■ Source passage:
>>>>>

Strategic Acceptance Is Waiver: Agreeing to a Loss Figure Forecloses §2B1.1 Causation Challenges in the Seventh Circuit

Strategic Acceptance Is Waiver: Agreeing to a Loss Figure Forecloses §2B1.1 Causation Challenges in the Seventh Circuit

Introduction

In United States v. Kenneth D. Courtright, the Seventh Circuit affirmed both the wire-fraud conviction and the sentence of the founder of Today’s Growth Consultant, doing business as “The Income Store.” The government proved at trial that Courtright promised investors perpetual monthly payments backed by advertising revenue but sustained those payments primarily by recycling upfront fees from new investors—classic Ponzi-scheme mechanics. On appeal, Courtright challenged the sufficiency of the evidence (arguing there was no “scheme to defraud” and no intent to defraud) and attacked the district court’s loss calculation at sentencing, asserting the court failed to conduct a causation analysis and should have credited substantial operating expenses.

The Seventh Circuit (Judge Jackson-Akiwumi, joined by Judges Easterbrook and Pryor) rejected those arguments. Most notably for sentencing law, the court held that a defendant who strategically agrees to a loss figure at sentencing waives any later appellate claim that the district court failed to perform the required causation analysis under U.S.S.G. § 2B1.1. The court also reiterated that material misstatements about the use of investor funds and corporate solvency satisfy the “scheme to defraud” element of wire fraud and that broad operating-expense deductions are unavailable where the defendant cannot show those expenses delivered legitimate, bargained-for services to the victims.

Summary of the Opinion

  • Convictions affirmed: The court held the government introduced ample evidence that Courtright made material misrepresentations about (i) the use of upfront fees (promised exclusively for website acquisition, hosting, maintenance, and marketing), and (ii) TGC’s financial condition (represented as “satisfactory,” solvent, and able to perform), while in reality the business relied on new investor money to meet guaranteed monthly obligations.
  • Intent to defraud: Although Courtright did not preserve a distinct intent argument, the panel found no plain error; the circumstantial evidence—including persistent use of upfront fees despite internal warnings—amply supported a finding of fraudulent intent.
  • Sentencing—loss calculation and causation: The panel concluded Courtright waived any appellate challenge to the lack of an explicit causation analysis by “unambiguously” agreeing to the government’s $69.3 million baseline loss figure as a matter of strategy in order to secure deductions moving the loss below the $65 million threshold.

<<<<<

■ Listed entries:
>>>>>

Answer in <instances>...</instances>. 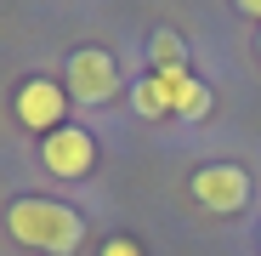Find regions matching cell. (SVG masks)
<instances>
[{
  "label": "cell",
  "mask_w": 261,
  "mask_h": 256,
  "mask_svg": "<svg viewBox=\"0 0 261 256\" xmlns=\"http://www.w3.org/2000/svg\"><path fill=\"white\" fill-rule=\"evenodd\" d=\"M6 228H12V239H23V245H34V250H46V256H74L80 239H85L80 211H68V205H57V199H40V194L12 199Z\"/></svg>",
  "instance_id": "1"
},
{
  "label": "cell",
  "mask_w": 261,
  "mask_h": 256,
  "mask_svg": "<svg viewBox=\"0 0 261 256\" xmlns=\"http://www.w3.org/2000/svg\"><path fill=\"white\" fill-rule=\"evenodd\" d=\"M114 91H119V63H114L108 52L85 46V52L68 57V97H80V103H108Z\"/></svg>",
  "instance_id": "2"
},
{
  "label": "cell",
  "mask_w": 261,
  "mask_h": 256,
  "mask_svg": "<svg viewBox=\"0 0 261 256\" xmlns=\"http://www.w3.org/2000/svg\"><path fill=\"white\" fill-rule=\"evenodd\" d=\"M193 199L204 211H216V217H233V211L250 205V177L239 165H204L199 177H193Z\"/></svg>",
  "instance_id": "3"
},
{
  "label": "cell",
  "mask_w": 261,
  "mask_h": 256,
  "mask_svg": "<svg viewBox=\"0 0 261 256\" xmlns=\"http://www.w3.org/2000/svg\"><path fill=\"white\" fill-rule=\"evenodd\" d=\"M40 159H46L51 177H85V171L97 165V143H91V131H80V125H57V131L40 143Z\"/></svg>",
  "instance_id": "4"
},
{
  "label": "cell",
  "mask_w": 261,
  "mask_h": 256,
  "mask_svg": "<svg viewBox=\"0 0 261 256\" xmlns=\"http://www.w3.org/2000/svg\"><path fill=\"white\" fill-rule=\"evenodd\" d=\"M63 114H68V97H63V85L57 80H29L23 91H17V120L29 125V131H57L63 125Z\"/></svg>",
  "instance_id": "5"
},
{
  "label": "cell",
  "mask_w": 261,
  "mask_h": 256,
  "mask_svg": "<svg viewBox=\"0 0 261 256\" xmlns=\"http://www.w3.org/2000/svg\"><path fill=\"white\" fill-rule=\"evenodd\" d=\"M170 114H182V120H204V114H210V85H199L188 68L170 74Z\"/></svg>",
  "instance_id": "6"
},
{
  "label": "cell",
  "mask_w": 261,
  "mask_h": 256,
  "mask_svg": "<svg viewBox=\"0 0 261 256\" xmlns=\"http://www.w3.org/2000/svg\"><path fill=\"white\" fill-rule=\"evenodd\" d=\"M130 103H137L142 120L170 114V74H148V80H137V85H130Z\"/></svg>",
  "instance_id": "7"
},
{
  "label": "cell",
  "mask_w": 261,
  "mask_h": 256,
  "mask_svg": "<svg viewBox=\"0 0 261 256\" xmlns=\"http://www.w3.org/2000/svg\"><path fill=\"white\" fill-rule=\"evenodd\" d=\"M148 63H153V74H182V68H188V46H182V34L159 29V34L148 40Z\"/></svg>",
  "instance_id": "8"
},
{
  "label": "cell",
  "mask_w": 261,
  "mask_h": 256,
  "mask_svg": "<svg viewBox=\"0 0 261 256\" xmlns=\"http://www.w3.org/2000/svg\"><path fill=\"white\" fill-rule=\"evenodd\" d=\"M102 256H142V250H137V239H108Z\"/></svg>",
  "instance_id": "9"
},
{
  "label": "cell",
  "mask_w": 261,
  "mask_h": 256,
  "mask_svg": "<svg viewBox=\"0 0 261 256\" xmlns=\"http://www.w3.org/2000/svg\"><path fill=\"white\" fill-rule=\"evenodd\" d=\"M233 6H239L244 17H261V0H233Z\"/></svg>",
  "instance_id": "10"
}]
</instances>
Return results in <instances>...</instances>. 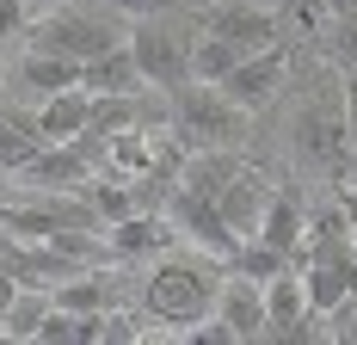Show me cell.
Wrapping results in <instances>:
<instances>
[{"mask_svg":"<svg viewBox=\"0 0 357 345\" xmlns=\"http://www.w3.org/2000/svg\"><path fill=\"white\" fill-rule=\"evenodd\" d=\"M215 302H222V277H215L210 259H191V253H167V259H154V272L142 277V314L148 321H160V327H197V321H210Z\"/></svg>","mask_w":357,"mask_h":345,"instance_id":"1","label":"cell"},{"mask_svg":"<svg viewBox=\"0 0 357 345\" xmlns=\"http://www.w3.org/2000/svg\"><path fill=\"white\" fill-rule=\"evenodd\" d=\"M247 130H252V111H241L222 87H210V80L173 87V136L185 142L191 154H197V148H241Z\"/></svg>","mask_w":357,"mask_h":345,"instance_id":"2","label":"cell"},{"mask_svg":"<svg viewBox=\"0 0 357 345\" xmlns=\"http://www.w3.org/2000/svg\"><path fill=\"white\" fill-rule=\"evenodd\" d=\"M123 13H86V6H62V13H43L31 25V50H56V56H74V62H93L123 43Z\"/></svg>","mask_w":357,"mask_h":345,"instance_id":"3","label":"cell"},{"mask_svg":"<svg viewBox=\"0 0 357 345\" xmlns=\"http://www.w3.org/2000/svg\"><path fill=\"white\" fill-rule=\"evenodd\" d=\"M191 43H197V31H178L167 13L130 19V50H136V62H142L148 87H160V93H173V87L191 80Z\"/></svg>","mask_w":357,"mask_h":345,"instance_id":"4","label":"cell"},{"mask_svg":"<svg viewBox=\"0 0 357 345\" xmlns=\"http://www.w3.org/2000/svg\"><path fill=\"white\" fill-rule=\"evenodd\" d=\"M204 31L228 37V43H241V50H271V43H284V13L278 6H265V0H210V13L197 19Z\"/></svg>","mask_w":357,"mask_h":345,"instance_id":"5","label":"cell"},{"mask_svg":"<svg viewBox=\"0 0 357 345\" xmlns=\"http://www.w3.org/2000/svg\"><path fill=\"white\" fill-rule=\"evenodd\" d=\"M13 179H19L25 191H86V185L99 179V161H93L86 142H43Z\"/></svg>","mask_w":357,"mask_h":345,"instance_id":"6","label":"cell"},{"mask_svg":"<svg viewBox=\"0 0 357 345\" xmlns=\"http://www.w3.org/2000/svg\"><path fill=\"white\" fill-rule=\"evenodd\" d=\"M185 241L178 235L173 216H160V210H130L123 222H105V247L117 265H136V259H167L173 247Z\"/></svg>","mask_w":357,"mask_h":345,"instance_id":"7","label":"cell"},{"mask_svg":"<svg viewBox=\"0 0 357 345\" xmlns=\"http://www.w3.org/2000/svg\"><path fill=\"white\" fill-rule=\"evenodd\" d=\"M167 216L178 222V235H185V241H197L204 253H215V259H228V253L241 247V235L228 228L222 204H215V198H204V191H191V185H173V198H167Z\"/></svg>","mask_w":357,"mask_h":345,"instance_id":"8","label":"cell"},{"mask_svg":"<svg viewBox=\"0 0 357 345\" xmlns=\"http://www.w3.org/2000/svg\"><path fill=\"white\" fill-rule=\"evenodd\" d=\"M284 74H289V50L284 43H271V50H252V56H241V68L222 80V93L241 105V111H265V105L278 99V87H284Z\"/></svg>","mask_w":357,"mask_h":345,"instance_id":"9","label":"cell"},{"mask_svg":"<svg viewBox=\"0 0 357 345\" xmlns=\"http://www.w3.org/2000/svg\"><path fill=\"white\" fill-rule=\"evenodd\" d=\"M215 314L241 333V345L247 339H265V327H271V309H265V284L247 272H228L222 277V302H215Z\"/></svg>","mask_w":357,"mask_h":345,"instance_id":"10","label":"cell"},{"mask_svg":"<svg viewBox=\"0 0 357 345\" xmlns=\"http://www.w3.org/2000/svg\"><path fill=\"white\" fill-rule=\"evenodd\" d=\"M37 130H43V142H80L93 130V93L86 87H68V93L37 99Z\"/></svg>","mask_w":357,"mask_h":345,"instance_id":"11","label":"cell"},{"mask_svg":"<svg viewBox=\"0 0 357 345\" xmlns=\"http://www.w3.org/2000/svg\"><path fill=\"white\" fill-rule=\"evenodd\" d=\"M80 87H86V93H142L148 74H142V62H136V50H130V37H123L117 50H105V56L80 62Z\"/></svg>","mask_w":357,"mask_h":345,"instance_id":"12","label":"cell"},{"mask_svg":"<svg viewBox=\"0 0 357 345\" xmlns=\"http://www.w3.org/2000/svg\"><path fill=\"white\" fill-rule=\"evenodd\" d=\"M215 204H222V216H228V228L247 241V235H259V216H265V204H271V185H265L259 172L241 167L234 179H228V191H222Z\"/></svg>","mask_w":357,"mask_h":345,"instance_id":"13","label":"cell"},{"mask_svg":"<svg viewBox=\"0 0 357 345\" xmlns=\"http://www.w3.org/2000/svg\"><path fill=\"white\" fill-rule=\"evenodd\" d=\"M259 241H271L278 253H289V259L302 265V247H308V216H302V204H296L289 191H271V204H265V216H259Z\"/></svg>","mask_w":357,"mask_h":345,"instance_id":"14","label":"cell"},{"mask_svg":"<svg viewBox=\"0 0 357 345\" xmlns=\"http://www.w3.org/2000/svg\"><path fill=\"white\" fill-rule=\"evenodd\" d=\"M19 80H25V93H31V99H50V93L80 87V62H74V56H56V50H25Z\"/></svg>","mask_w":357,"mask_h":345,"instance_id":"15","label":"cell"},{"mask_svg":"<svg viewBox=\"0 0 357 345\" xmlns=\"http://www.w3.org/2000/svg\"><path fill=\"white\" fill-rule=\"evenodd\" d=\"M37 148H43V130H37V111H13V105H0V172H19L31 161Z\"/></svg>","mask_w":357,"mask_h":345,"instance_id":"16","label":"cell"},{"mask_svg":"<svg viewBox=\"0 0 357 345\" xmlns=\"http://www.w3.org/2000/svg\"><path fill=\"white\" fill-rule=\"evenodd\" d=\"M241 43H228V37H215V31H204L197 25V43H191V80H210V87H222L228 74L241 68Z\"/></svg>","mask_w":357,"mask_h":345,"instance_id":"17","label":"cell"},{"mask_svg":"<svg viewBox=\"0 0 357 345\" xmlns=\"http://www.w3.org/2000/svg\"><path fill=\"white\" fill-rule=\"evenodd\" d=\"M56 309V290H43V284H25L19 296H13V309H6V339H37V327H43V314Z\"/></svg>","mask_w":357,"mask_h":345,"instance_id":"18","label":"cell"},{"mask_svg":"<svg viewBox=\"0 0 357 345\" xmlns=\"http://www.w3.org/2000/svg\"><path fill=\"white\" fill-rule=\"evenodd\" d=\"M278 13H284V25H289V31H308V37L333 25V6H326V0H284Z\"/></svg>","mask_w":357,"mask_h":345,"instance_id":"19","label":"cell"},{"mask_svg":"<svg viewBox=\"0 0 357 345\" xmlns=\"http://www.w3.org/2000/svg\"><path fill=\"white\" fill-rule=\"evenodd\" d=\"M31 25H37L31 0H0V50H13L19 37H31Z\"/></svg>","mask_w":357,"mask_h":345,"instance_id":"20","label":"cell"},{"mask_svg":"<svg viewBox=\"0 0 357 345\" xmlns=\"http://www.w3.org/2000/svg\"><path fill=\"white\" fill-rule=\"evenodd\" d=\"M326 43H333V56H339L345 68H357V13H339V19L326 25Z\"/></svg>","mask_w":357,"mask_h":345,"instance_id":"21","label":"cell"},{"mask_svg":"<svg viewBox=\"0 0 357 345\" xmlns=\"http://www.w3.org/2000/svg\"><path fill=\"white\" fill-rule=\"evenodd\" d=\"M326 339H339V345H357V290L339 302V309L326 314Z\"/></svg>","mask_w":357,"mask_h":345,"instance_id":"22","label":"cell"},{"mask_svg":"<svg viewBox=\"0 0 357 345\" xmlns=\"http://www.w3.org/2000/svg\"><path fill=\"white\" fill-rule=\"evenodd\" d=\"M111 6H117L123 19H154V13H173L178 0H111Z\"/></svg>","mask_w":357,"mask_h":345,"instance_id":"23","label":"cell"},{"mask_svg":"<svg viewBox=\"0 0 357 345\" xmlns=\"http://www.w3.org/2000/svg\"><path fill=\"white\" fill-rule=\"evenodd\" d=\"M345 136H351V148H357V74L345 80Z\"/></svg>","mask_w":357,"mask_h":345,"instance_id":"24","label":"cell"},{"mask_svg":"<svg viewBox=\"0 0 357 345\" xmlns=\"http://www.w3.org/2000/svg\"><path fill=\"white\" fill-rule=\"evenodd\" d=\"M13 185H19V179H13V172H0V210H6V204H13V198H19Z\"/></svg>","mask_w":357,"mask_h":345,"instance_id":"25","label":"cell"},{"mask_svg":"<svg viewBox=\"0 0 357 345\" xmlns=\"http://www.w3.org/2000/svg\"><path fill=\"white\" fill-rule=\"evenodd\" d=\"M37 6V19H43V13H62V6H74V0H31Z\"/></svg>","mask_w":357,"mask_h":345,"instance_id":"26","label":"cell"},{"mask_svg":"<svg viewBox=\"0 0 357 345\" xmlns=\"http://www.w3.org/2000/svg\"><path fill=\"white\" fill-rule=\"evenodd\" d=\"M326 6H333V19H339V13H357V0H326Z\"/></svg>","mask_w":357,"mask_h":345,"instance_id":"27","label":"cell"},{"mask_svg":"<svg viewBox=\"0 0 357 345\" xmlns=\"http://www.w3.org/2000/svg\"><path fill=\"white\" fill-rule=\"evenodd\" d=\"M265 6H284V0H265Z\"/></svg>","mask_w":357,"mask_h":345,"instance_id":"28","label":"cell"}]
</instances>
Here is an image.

<<<<<
>>>>>

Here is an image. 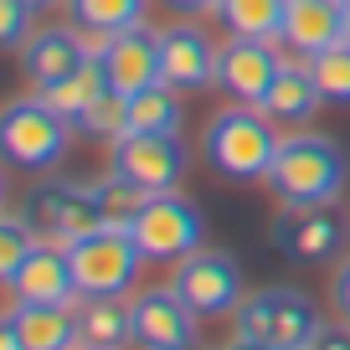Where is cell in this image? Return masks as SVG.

<<<<<
>>>>>

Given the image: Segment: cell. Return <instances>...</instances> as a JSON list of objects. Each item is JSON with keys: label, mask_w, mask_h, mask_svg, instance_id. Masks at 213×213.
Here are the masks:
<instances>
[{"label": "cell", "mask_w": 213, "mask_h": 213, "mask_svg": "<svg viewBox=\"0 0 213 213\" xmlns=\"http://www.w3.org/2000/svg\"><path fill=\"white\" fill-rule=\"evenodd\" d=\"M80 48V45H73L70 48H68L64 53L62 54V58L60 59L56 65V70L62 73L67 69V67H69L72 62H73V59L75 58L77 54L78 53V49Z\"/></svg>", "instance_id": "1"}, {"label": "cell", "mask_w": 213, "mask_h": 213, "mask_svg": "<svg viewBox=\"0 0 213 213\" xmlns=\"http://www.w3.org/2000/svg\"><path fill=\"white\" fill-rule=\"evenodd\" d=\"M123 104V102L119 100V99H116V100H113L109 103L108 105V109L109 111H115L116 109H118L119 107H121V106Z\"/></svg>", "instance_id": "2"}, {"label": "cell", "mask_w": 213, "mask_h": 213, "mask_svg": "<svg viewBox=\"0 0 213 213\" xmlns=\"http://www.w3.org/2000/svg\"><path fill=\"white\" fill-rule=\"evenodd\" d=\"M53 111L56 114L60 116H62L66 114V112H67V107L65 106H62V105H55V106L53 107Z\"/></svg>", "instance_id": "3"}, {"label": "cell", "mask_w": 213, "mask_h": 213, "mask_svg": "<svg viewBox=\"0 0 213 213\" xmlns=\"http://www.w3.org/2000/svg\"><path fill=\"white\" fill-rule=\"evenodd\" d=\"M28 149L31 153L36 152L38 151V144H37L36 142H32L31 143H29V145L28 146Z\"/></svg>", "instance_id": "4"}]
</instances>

<<<<<

■ Request: Write the next part of the case summary on United States v. Courtright, picking up after its final sentence. None of the items are needed here.

■ Task response:
  • Sentencing—deductions: The court upheld the district court’s denial of (i) a $22 million “buy-back” deduction (because it was conditional on Courtright’s continued employment) and (ii) a $34.73 million “infrastructure/operating expense” deduction (because the funds were commingled and Courtright could not show those expenses were legitimately performed for the victims consistent with the CPAs). Two deductions were allowed: roughly $6.995 million returned to investors in the SEC receivership and $7.873 million extinguished when investors accepted website ownership in lieu of cash.
  • Bottom line: With deductions, the court calculated a final loss of $52.5 million (yielding a +22 offense-level increase under § 2B1.1), and affirmed a 90-month sentence—well below the advisory range of 210–262 months.

Analysis

Precedents Cited and Their Role in the Decision

  • United States v. Harris, 51 F.4th 705 (7th Cir. 2022)
    The standard for Rule 29 sufficiency challenges—whether any rational trier of fact could find guilt when viewing evidence in the government’s favor—framed the court’s approach to the wire fraud counts.
  • United States v. Weimert, 819 F.3d 351 (7th Cir. 2016) and United States v. Filer, 56 F.4th 421 (7th Cir. 2022)
    Weimert cautions that sharp business negotiation tactics are not necessarily fraud if all essential terms are disclosed. Filer, however, warns against overreading Weimert, emphasizing that material obfuscation remains fraudulent. The court used Filer to cabin Weimert’s reach and to underscore that Courtright’s misstatements about how funds would be used and the company’s solvency were quintessentially material.
  • Kungys v. United States, 485 U.S. 759 (1988)
    Provided the familiar definition of materiality—a statement capable of influencing the decisionmaker—easily satisfied by misrepresentations about the use of investor funds and TGC’s financial health.
  • United States v. Dewitt, 943 F.3d 1092 (7th Cir. 2019)
    Supported the conclusion that expert testimony was unnecessary to interpret ordinary contractual terms like “solvent” or “satisfactory financial condition.”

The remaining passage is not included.